What is the next number in this sequence: $1, 2, 6, 24, 120$?

The next number is $840$. The $n$th term in the sequence is the smallest number with $2^n$ divisors.

Er ... the next number is $6$. The $n$th term is the least factorial multiple of $n$.

No ... wait ... it's $45$. The $n$th term is the greatest fourth-power-free divisor of $n!$.

Hold on ... :)

Probably the answer they're looking for, though, is $6! = 720$. But there are lots of other justifiable answers!

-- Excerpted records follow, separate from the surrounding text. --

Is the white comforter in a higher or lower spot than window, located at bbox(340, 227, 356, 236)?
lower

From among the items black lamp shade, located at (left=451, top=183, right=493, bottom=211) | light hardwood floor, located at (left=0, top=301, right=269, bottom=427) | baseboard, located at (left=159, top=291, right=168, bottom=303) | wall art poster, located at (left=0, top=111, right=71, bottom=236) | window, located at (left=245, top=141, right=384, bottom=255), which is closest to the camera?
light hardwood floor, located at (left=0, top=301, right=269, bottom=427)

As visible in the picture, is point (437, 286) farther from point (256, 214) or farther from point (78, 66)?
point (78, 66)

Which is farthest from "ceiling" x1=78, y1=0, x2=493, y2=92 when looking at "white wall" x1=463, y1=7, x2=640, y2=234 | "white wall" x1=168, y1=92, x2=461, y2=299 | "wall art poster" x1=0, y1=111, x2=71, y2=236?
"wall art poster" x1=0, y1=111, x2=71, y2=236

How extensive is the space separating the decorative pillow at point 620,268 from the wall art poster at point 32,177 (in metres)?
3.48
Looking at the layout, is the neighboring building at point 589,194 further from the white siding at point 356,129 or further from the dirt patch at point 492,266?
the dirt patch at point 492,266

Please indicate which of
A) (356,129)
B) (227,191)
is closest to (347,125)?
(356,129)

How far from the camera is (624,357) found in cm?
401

After some testing I discovered that these numbers are being multiplied by their corresponding number in the sequence.

For example:

1 x 2 = 2
2 x 3 = 6
6 x 4 = 24
24 x 5 = 120

Which would mean the next number in the sequence would be

120 x 6 = 720

and so on and so forth.

Edit: Thanks to @GEdgar in the comments for helping me make pretty cool discovery about these numbers. The totals are also made up of multiplying each number up to that current count.

For Example:

2! = 2 x 1 = 2
3! = 3 x 2 x 1 = 6
4! = 4 x 3 x 2 x 1 = 24
5! = 5 x 4 x 3 x 2 x 1 = 120
6! = 6 x 5 x 4 x 3 x 2 x 1 = 720

The next number is 720.

The sequence is the factorials:

1 2 6 24 120 = 1! 2! 3! 4! 5!

6! = 720.

(Another way to think of it is each term is the term before times the next counting number.

T0 = 1; T1 = T0 * 2 = 2; T2 = T1 * 3 = 6; T3 = T2 * 4 = 24; T4 = T3 * 5 = 120; T5 = T4 * 6 = 720.